JOB A:
Find each line in the rows below that contains the string "forest" and copy it out. Matches must have the same case.

ARTICLE:
** start **

# Getting Married In Italy...



## ladolcevita78 (Jul 27, 2009)

Ciao tutti!

I was wondering if anyone could give me some advice about getting married in Italy.

I'm Australian, have an Australian passport but also dual citizenship with an Italian passport. My partner is Italian and we would like to get get married in Italy.

What sort of documents would me and my partner need in order to get married over in Italy? I'm not too sure of the location yet but I would like to get all my paper work organised.

Appreciate any advice and links.

Grazie tanto


----------



## ladolcevita78 (Jul 27, 2009)

I have found the following in case any one requires the same info:

Marriage in Italy - Australian Embassy

I but have EU citizenship...


----------



## BBCWatcher (Dec 28, 2012)

You're two Italian citizens getting married in Italy. Your possession of Australian citizenship is irrelevant for these purposes with the possible exception of registering your marriage in Australia if that's a requirement your other government has. It's a supremely good idea not to even mention your possession of another citizenship unless specifically asked lest you create unnecessary confusion.

Religious or civil marriage? May I presume you and your partner are opposite genders?


----------



## ladolcevita78 (Jul 27, 2009)

Thanks for your post BBC.

I would like to get married in a church and yes my partner is male and I'm female.

Would I have to supply my birth certificate, confirmation certificate, what documentation is needed to get married in Italy? This will also help me organise my partners documents too.


----------



## ladolcevita78 (Jul 27, 2009)

I have found this:

In Italy a Roman Catholic ceremony can only be performed in a church and it will be automatically registered with the Italian authorities, therefore a civil wedding is not required. Mixed religion background marriages can be performed as long as a Dispensation is obtained from your local Parish Priest and as long as you have all your religious paperwork approved by the religious authorities in Italy. Should one of the parties be divorced, the Catholic Church will not allow you to remarry in a church, unless the Rota previously invalidated the marriage. You must have an annulment recognized by the Catholic Authorities.


The following documents are required for a Catholic wedding:



1. Declaration from your Pastoral Advisor that both bride and the groom are active in the Catholic Church and that they seriously intend to have a religious blessing.

** end **

JOB B:
Proceed with the forum thread on getting married in Italy, starting after its final sentence.

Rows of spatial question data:

** start **

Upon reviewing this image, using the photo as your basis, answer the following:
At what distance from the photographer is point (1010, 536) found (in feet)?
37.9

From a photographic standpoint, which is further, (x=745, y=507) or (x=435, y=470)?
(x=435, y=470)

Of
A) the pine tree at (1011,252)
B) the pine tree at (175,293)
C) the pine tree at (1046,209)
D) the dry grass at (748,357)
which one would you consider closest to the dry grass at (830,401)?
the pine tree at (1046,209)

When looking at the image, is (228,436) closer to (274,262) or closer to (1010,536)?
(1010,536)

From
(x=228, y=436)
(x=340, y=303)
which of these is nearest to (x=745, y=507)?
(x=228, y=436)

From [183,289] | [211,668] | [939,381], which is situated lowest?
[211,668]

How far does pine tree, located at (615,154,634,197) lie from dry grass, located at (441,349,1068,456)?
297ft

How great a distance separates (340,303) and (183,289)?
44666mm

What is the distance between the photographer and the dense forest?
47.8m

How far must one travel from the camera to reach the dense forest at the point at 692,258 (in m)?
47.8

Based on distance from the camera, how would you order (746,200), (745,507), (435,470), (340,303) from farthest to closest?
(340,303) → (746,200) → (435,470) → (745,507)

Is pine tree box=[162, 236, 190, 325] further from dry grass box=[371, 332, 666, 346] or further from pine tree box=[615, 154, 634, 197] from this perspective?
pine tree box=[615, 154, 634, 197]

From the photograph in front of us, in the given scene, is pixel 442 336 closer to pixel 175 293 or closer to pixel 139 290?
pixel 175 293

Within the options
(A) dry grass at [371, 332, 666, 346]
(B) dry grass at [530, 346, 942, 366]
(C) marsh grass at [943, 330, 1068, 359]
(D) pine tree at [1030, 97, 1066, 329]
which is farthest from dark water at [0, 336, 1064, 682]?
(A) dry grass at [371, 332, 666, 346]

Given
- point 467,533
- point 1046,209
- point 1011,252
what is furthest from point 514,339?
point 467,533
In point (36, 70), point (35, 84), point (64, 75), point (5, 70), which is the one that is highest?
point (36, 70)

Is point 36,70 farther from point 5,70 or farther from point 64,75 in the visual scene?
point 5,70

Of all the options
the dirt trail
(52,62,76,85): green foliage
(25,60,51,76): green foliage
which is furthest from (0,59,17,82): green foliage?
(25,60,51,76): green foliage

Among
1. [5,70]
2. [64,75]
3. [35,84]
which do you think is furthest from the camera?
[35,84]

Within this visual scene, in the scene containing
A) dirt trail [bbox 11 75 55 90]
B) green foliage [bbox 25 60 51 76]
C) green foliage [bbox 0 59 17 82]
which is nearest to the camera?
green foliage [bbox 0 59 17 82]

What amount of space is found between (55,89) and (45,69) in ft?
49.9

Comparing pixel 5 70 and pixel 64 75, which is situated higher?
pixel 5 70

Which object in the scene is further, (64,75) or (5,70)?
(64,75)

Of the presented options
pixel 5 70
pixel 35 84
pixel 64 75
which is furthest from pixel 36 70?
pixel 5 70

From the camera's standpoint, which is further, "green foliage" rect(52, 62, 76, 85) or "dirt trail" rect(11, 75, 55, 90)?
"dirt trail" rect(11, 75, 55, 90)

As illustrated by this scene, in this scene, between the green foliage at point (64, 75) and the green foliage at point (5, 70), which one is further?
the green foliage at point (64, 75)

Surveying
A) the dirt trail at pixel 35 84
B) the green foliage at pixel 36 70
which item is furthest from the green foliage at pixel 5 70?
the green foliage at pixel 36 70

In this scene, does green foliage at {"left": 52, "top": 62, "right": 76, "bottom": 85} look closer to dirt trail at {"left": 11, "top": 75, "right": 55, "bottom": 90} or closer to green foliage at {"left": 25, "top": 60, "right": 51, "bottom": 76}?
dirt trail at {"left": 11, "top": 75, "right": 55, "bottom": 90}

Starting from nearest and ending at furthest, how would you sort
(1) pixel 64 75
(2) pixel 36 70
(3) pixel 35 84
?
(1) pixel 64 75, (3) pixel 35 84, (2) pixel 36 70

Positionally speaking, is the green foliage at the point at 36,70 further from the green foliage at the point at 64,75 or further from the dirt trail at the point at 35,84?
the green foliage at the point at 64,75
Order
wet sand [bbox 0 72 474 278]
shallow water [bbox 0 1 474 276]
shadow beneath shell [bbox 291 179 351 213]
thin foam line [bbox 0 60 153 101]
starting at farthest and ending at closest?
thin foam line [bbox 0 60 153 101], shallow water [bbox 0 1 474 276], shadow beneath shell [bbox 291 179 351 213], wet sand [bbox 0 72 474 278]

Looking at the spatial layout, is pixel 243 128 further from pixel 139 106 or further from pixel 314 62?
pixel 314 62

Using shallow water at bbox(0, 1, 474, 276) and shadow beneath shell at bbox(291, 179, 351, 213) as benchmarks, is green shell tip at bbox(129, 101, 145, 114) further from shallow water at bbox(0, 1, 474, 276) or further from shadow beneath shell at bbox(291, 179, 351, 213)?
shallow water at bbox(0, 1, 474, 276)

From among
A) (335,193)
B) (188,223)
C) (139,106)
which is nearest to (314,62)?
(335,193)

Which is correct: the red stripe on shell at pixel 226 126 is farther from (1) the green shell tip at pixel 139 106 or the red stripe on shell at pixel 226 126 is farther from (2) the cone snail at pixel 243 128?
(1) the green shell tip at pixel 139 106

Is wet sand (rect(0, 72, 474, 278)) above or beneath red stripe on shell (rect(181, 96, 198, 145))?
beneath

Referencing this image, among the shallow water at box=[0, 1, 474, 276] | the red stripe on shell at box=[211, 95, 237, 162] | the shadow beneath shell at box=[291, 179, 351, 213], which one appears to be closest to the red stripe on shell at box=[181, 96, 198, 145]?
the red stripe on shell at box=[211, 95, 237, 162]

** end **

EXERCISE RESPONSE A:
What is the distance between the photographer and the dense forest?
How far must one travel from the camera to reach the dense forest at the point at 692,258 (in m)?

EXERCISE RESPONSE B:
2. Certificate of Baptism
3. Certificate of First Communion
4. Certificate of Confirmation


All the above documents must be sent to the Bishop in the city of residence to obtain the ‘Religious Non Objection Declaration’.Once these have been returned to you, they must be forwarded, together with all the documents listed for the civil ceremony, to the local Bishop office in Italy in order to obtain the Italian ‘Religious Nulla Osta’.


Please note that a month is the absolute minimum required time by the priest and archbishop in Italy to review and approve the paperwork.


----------



## BBCWatcher (Dec 28, 2012)

Yes, all that agrees with my understanding. You'll also need your Italian passports or _carte d'identità_ and (I think) official copies of your Italian birth certificates from your respective communes.

In addition to the Catholic waiting period and priestly formalities there's also an 8 day publication period. The commune literally posts your names on a public board and (nowadays) on their Web site. The former makes for a good photo, probably. 

I'm assuming this is the first (and hopefully only!) marriage for both of you so that there are no issues recording divorce or death records for prior spouses.

Congratulations on your upcoming wedding!


----------



## ladolcevita78 (Jul 27, 2009)

Thanks BBC for your helpful information.

He hasn't asked me to marry him yet but let's just say I'm getting the ball rolling. 

It's my dream to get married in Italy.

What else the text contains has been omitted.